_Given passage:_
^^^^
This is reason inadequate and the Court does not accept it. A delay of 1 year 10 months is substantial indeed. To allow on the kind of reasons given by the appellant, would make a mockery of the Court Rules. The reason given just does not equate with an appellant who is diligent to seeking leave to appeal. It is more like an afterthought.
(ii) The length of the Delay
1 year 10 months. A substantial delay
(iii) Any ground that merit justifying appellate courts consideration
There is no other ground submitted, to justify the court’s consideration.
(iv) Despite substantial delay, whether there is ground of appeal likely to success
This factor requires an assessment of the substantive ground submitted by the appellant for Leave to Appeal against Conviction and sentence. In this regard the hurdle is whether the ground has ‘reasonable prospect of success’ on appeal.
There are 6 grounds of appeal submitted against conviction and 1 against sentence.
In his submission filed in court on 23 December 2023, the appellant, stated ‘his application dated 27 March 2023 received at the registry on 4 April 2023 and not the other two applications. On grounds and submissions 1) states that grounds 1 to 4 can be subsumed into one ground i.e. the inadmissibility of the caution interview evidence relied upon by the trial judge in his judgement and ruling to find the appellant guilty, creating an unbalanced judgement
This claim of the appellant is not back up with specific reference to passage in the judgment where the trial judge relied on inadmissible evidence arising from the caution interview statements of the accused.
^^^^
_Data supplied:_
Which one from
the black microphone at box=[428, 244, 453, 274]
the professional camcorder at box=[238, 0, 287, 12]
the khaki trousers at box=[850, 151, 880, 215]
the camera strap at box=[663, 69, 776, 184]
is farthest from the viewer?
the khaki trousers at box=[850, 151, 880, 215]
^^^^
_Stated goal A:_ In the court ruling, how many grounds of appeal were submitted against conviction?
_Stated goal B:_ List every date that appears in the court ruling.
_Stated goal C:_ Repeat the stretch of the court ruling from "(iv) Despite substantial" through "1 against sentence.".

_Result A:_ Six grounds of appeal were submitted against conviction.

_Result B:_
23 December 2023
27 March 2023
4 April 2023

_Result C:_
(iv) Despite substantial delay, whether there is ground of appeal likely to success
This factor requires an assessment of the substantive ground submitted by the appellant for Leave to Appeal against Conviction and sentence. In this regard the hurdle is whether the ground has ‘reasonable prospect of success’ on appeal.
There are 6 grounds of appeal submitted against conviction and 1 against sentence.